Saved data entries
[Begin]

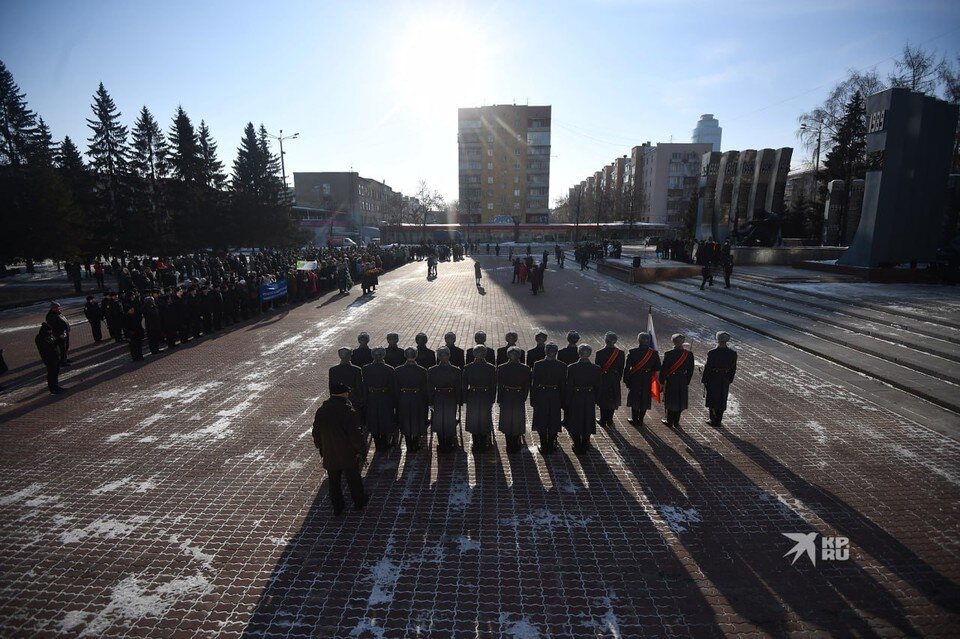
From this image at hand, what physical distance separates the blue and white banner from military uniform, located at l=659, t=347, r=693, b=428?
15268 millimetres

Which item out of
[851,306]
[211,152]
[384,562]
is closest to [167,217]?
[211,152]

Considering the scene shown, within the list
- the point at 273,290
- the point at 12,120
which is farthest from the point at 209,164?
the point at 273,290

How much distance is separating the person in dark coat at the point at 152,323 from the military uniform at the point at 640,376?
37.9ft

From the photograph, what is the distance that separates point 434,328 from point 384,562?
398 inches

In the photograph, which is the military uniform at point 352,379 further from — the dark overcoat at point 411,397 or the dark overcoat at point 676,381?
the dark overcoat at point 676,381

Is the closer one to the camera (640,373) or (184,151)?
(640,373)

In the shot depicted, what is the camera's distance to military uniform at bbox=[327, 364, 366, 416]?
636 cm

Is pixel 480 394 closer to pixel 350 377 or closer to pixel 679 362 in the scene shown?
pixel 350 377

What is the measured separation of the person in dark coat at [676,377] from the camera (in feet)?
23.2

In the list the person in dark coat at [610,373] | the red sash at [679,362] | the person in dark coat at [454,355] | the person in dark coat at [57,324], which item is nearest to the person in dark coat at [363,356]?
the person in dark coat at [454,355]

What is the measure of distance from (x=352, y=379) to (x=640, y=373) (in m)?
4.40

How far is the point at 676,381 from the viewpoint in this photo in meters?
7.18

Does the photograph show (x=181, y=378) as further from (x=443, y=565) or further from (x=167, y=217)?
(x=167, y=217)

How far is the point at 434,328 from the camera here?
46.6ft
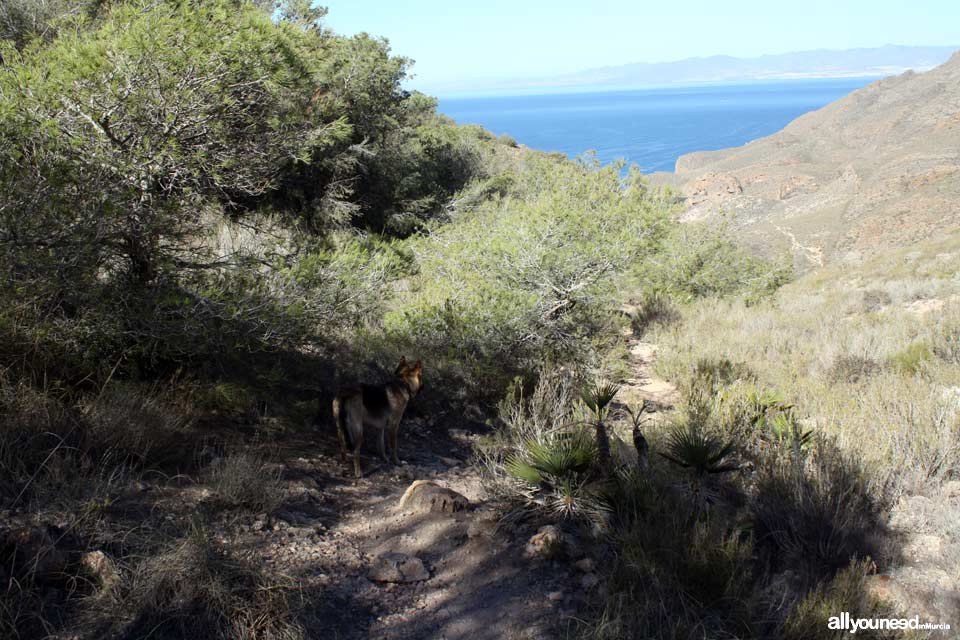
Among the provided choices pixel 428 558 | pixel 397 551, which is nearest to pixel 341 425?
pixel 397 551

[End]

== INSTRUCTIONS FOR THE TASK ==
Every line of the material is to be quoted exactly, with no pictures carried over.

== IN RESPONSE ==
From this image at hand, what physical distance separates the blue and white banner from military uniform, located at l=659, t=347, r=693, b=428?
15268 millimetres

Which item out of
[851,306]
[211,152]
[384,562]
is closest to [167,217]?
[211,152]

Considering the scene shown, within the list
- the point at 273,290
- the point at 12,120
which is farthest from the point at 209,164?
the point at 273,290

How much distance is separating the person in dark coat at the point at 152,323 from the military uniform at the point at 640,376?
37.9ft

From the photograph, what is the distance that separates point 434,328 from point 384,562?
398 inches

In the photograph, which is the military uniform at point 352,379 further from — the dark overcoat at point 411,397 or the dark overcoat at point 676,381?
the dark overcoat at point 676,381

Is the closer one to the camera (640,373) or (184,151)?
(640,373)

In the shot depicted, what is the camera's distance to military uniform at bbox=[327, 364, 366, 416]?
636 cm

Is pixel 480 394 closer to pixel 350 377 or closer to pixel 679 362 in the scene shown?
pixel 350 377

What is the measured separation of the person in dark coat at [676,377] from the camera (in feet)?
23.2

In the list the person in dark coat at [610,373] | the red sash at [679,362] | the person in dark coat at [454,355] | the person in dark coat at [57,324], which item is nearest to the person in dark coat at [363,356]?
the person in dark coat at [454,355]

What is the measure of distance from (x=352, y=379) to (x=640, y=373) (in m)?
4.40

How far is the point at 676,381 from the viewpoint in this photo in meters?
7.18

Does the photograph show (x=181, y=378) as further from (x=443, y=565) or further from (x=167, y=217)?
(x=167, y=217)

How far is the point at 434,328 from the camera here?
46.6ft
Among the provided choices pixel 428 558 | pixel 397 551, which is nearest to pixel 341 425?
pixel 397 551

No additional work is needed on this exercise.